■ TASK TO COMPLETE
Quote every one of the lines below word for word.

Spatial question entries
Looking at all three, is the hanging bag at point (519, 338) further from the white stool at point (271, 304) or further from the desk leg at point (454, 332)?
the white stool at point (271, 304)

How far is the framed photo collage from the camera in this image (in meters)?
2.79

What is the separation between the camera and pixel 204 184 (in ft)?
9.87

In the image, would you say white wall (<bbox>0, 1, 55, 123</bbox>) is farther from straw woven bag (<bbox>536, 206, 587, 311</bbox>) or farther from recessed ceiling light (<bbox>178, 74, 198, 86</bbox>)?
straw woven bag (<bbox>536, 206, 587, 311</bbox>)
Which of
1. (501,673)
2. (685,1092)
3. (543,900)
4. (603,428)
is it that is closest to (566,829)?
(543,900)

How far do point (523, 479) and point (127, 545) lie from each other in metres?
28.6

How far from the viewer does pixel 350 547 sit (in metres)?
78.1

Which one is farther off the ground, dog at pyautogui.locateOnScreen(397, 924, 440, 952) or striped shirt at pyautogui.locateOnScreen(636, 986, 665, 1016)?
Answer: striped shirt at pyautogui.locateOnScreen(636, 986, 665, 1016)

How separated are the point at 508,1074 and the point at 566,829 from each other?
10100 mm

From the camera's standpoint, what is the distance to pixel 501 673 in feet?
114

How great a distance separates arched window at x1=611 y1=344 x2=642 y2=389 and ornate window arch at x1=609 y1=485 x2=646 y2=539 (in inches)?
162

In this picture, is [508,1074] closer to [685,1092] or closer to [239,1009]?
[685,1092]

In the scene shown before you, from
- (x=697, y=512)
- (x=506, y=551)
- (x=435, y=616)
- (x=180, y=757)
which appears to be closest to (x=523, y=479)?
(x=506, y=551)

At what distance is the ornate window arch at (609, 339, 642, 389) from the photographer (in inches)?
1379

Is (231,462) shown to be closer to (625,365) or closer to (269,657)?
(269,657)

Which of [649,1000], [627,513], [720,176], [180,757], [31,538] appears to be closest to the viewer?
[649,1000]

■ EXERCISE RESPONSE
Looking at all three, is the hanging bag at point (519, 338) further from the white stool at point (271, 304) or further from the desk leg at point (454, 332)?
the white stool at point (271, 304)

How far is the framed photo collage from the camera in this image (in meters)?
2.79

What is the separation between the camera and pixel 204 184 (in ft)?
9.87

In the image, would you say white wall (<bbox>0, 1, 55, 123</bbox>) is farther from straw woven bag (<bbox>536, 206, 587, 311</bbox>) or farther from recessed ceiling light (<bbox>178, 74, 198, 86</bbox>)?
straw woven bag (<bbox>536, 206, 587, 311</bbox>)
Which of
1. (501,673)
2. (685,1092)
3. (543,900)
4. (603,428)
is it that is closest to (566,829)?
(543,900)

How far do point (523, 479) and point (127, 545) lie from each other in metres?
28.6

How far from the viewer does pixel 350 547 sit (in metres)?
78.1

Which one is farther off the ground, dog at pyautogui.locateOnScreen(397, 924, 440, 952) or striped shirt at pyautogui.locateOnScreen(636, 986, 665, 1016)?
Answer: striped shirt at pyautogui.locateOnScreen(636, 986, 665, 1016)

How separated are the point at 508,1074 and the point at 566,829 from each other?
10100 mm

From the camera's standpoint, what is the distance to pixel 501 673 in feet?
114

How great a distance separates arched window at x1=611 y1=344 x2=642 y2=389 and ornate window arch at x1=609 y1=485 x2=646 y2=539 (in inches)?
162

In this picture, is [508,1074] closer to [685,1092] or closer to [239,1009]?
[685,1092]

In the scene shown before you, from
- (x=697, y=512)
- (x=506, y=551)
- (x=435, y=616)
- (x=180, y=757)
which appears to be closest to (x=523, y=479)?
(x=506, y=551)

At what distance is the ornate window arch at (609, 339, 642, 389) from the photographer (in inches)?
1379

Is (231,462) shown to be closer to (625,365) or closer to (269,657)?
(269,657)

Which of [649,1000], [627,513], [720,176], [180,757], [31,538] appears to be closest to the viewer?
[649,1000]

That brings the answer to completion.